Stored records:
## START

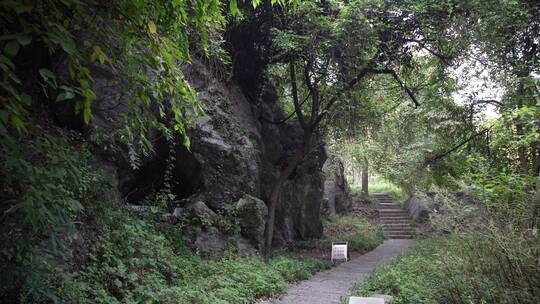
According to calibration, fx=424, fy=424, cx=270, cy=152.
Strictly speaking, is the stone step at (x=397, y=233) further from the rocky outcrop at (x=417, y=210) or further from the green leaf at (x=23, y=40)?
the green leaf at (x=23, y=40)

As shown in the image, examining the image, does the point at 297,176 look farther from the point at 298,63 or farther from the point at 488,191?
the point at 488,191

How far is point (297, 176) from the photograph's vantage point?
14148mm

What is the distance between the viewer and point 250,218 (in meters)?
9.44

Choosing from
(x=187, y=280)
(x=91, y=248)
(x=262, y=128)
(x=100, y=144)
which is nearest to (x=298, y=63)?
(x=262, y=128)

## END

- [OBJECTIVE] Please repeat the entries exactly. Do not include the pictures.

- [COMPLETE ANSWER]
According to calibration, fx=424, fy=424, cx=270, cy=152.
Strictly speaking, is the stone step at (x=397, y=233) further from the rocky outcrop at (x=417, y=210) or further from the green leaf at (x=23, y=40)?
the green leaf at (x=23, y=40)

As shown in the image, examining the image, does the point at 297,176 look farther from the point at 298,63 or farther from the point at 488,191?
the point at 488,191

How far is point (297, 176) from the photograph's vantage point?
14148mm

What is the distance between the viewer and point 250,218 (in meters)?
9.44

Choosing from
(x=187, y=280)
(x=91, y=248)
(x=262, y=128)
(x=100, y=144)
which is nearest to (x=298, y=63)?
(x=262, y=128)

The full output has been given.